Make the sauce reduction:
Melt 1 Tbs. of the butter in a 3- to 4-quart (preferably 8-inch-wide) saucepan over medium-low heat. Add the shallot and cook until softened, about 5 minutes. Add the port and the thyme sprigs and bring to a boil over high heat. Reduce the heat to maintain a brisk simmer and cook until the port has reduced to a syrupy texture, about 30 minutes—you should have about 1/2 cup including the shallot.
Meanwhile, bring the chicken broth to a simmer in a small saucepan. Off the heat, add the porcini and let them soak for 15 minutes. With a slotted spoon, transfer the porcini to a small bowl. Strain the soaking liquid through a fine sieve lined with a paper towel or coffee filter.
Add the soaking liquid and half of the porcini (about 1/3 cup) to the port reduction (save the remaining porcini for the stuffing). Bring the sauce to a boil over high heat. Reduce the heat to maintain a brisk simmer and cook until it has reduced to 1-1/3 cups, about 15 minutes. Strain the sauce through a fine strainer, pressing on the solids. You should have about 1 cup sauce. Set aside until the roast is done.
Make the stuffing:
Soak the currants in hot water for 10 minutes. Drain and put them in a food processor. Add the reserved soaked porcini. Heat 1 Tbs. of the oil in a 10-inch skillet over medium heat. Pat the chicken liver dry and cook on both sides until browned on the outside and just a little pink inside, 3 to 4 minutes total. Transfer to a plate, let cool slightly, and then add to the food processor. Process until finely chopped.
Heat the remaining 1 Tbs. oil in the skillet over medium-high heat. Add the mushrooms, salt, and pepper. Cook, stirring occasionally, until they look wilted and shrunken, 2 to 3 minutes. Add the shallot and garlic and continue to cook, stirring, until the mushrooms are tender and beginning to brown, 3 to 4 more minutes. Add the chicken broth and scrape the bottom of the pan with a wooden spoon to loosen any brown bits. If the liquid doesn’t evaporate right away, boil until it does. Remove the pan from the heat and let cool slightly.
Add the sautéed mushrooms, butter, parsley, Cognac or Armagnac, lemon juice, thyme, and lemon zest to the liver mixture in the food processor.
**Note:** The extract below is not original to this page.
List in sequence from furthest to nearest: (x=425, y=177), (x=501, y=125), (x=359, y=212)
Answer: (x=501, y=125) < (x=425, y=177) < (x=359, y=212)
Pulse to form a chunky paste and season to taste with additional salt and pepper.
Stuff & cook the roast:
Trim the silverskin and excess fat from the tenderloin. Butterfly the tenderloin by slicing it lengthwise almost but not completely in half, so that you can open it like a book.
Finish the sauce:
While the roast rests, bring the sauce to a simmer in a small saucepan over medium-low heat. Mix the softened butter with the flour to form a paste and whisk it into the sauce. Simmer the sauce to thicken slightly and cook off any raw flour taste, about 3 minutes. Whisk in the vinegar. Season to taste with salt, pepper, and additional vinegar.
Plate & serve:
Remove the strings from the roast and slice it into 8 to 10 medallions. Put a medallion on each plate and drizzle the sauce around the beef.